### Problem
Name every person mentioned by name in the text below about New York's transit system.

### Document text

Segment Open

Bus drivers, who are being used to keep service running between 1-5 a.m., have had it especially hard.
Sarah Kaufman, associate director of NYU’s Rudin Center for Transportation, thinks this could be an opportunity for New York to explore alternative modes of transportation, possibly expanding the CitiBike bike-share program or the car-free open streets movement.
Cities around the world are contemplating how they safely function with more normal levels of ridership.
New York’s subways were already under criticism for overcrowding; some 5 million use New York’s transit system on an average weekday.
Current social distancing protocols would not be feasible, says Feinberg.
“We have to depend on the medical experts to start to give good solid advice on how folks return to a public transit system,” Feinberg says.
“I don’t think anybody feels like they really know when ridership will come back and at what level. It will come back. We have no option in New York City.”
For now, the arteries of New York remain momentarily blocked. The city sleeps, so long as the sound of sirens doesn’t wake it.
Along lines like the 7 train, nicknamed “the international express” for its pathway through the immigrant neighborhoods of Queens, it’s as if separate countries have been marooned from one another.
But as hard as it is to imagine New York, in all its diversity and density, reanimated, it will happen, historians say confidently.
A mass of humanity will again board the express. After 9/11, some predicted the end of the skyscraper and that people would fearfully turn away from turnstiles. Instead, a building boom followed and ridership soared.
“I prefer to think about the shutdown as more akin to a spring cleaning than an augury of doom,” says Mike Wallace, author of “Gotham: A History of New York City to 1898.”
“For all the horror of the last weeks, New York has weathered other calamities and its resilience should not be underestimated.”

Segment Closed

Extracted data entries
Segment Open

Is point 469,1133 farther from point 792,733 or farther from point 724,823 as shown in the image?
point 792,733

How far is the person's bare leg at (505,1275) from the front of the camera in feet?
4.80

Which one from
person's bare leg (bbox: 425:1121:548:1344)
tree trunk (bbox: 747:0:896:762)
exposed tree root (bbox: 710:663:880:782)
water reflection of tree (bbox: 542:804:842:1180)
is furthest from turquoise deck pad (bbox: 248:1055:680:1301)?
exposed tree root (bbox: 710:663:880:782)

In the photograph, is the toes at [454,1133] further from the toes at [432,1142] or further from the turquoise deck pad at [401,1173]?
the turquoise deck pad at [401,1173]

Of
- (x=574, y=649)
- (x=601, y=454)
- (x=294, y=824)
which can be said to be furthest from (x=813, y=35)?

Segment Closed
Segment Open

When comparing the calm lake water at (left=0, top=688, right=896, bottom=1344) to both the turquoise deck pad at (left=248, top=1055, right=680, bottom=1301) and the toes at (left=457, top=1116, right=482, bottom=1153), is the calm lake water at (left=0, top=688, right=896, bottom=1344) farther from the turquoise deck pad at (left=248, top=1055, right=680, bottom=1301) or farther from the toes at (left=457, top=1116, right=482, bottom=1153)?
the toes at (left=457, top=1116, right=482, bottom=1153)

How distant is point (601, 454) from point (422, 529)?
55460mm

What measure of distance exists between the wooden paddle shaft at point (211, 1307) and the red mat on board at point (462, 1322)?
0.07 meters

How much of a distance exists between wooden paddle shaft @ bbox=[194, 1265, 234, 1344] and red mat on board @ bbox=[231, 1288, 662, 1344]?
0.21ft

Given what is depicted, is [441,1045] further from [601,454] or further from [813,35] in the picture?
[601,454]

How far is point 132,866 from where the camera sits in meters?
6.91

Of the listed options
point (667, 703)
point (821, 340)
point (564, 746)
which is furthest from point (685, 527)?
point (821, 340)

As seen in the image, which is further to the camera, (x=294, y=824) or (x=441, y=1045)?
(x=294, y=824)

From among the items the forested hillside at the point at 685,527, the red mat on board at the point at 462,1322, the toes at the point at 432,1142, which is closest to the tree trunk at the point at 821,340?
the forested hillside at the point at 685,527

Segment Closed

### Reply to the exercise
Sarah Kaufman, Feinberg, Mike Wallace